------ INFORMATION PROVIDED
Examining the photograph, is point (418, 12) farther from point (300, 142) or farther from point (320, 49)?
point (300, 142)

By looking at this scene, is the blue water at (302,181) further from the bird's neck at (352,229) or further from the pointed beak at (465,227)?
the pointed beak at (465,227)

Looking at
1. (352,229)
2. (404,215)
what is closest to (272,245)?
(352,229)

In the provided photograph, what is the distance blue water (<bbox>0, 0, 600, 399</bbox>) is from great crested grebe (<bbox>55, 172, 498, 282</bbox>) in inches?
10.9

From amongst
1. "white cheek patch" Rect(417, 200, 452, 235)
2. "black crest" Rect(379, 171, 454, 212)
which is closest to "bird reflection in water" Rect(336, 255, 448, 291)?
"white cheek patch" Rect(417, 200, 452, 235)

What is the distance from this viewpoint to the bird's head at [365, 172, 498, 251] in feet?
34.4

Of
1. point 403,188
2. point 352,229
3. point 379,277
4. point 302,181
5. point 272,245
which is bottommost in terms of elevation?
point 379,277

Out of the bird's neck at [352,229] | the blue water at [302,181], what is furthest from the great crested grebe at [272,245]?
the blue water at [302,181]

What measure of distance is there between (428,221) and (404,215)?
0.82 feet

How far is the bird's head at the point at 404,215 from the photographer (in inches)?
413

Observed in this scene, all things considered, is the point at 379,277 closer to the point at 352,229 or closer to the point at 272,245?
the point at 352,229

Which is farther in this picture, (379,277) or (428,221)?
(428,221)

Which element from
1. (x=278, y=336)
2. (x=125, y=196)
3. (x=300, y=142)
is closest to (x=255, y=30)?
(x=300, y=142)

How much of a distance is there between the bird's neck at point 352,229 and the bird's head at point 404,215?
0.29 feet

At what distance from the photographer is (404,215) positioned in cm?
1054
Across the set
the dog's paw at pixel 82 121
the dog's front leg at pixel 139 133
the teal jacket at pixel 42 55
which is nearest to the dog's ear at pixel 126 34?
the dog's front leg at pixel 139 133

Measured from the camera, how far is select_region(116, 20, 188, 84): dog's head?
------------
■ EXERCISE
Write out all of the data above again, swapping in "bird's throat" wherever "bird's neck" appears and leaving everything else untouched.

■ THE OUTPUT
Examining the photograph, is point (418, 12) farther from point (300, 142) or farther from point (320, 49)?
point (300, 142)

By looking at this scene, is the blue water at (302,181) further from the bird's throat at (352,229) or further from the pointed beak at (465,227)?
the pointed beak at (465,227)

Looking at
1. (352,229)
2. (404,215)
what is closest to (272,245)?
(352,229)

In the provided photograph, what is the distance blue water (<bbox>0, 0, 600, 399</bbox>) is from great crested grebe (<bbox>55, 172, 498, 282</bbox>) in inches?
10.9

From amongst
1. "white cheek patch" Rect(417, 200, 452, 235)
2. "black crest" Rect(379, 171, 454, 212)
which is closest to "bird reflection in water" Rect(336, 255, 448, 291)?
"white cheek patch" Rect(417, 200, 452, 235)

What is the distance from this viewpoint to the bird's head at [365, 172, 498, 251] in feet?
34.4

Of
1. point 403,188
2. point 352,229
3. point 379,277
4. point 302,181
5. point 272,245
which is bottommost in terms of elevation?
point 379,277

Out of the bird's throat at [352,229] | the blue water at [302,181], what is furthest from the great crested grebe at [272,245]?
the blue water at [302,181]

What measure of distance is there between (428,221) and (404,215)?
0.82 feet

How far is the bird's head at the point at 404,215 from the photographer (in inches)?
413

Observed in this scene, all things considered, is the point at 379,277 closer to the point at 352,229 or closer to the point at 272,245?
the point at 352,229

Which is farther in this picture, (379,277) or (428,221)?
(428,221)

Which element from
1. (x=278, y=336)
2. (x=125, y=196)
3. (x=300, y=142)
is closest to (x=255, y=30)?
(x=300, y=142)

How much of a distance is there between the bird's throat at point 352,229 and the bird's head at point 404,215?
0.29 feet

At what distance from the photographer is (404,215) positioned in cm?
1054
Across the set
the dog's paw at pixel 82 121
the dog's front leg at pixel 139 133
the teal jacket at pixel 42 55
which is nearest to the dog's ear at pixel 126 34?
the dog's front leg at pixel 139 133

Measured from the camera, how far is select_region(116, 20, 188, 84): dog's head?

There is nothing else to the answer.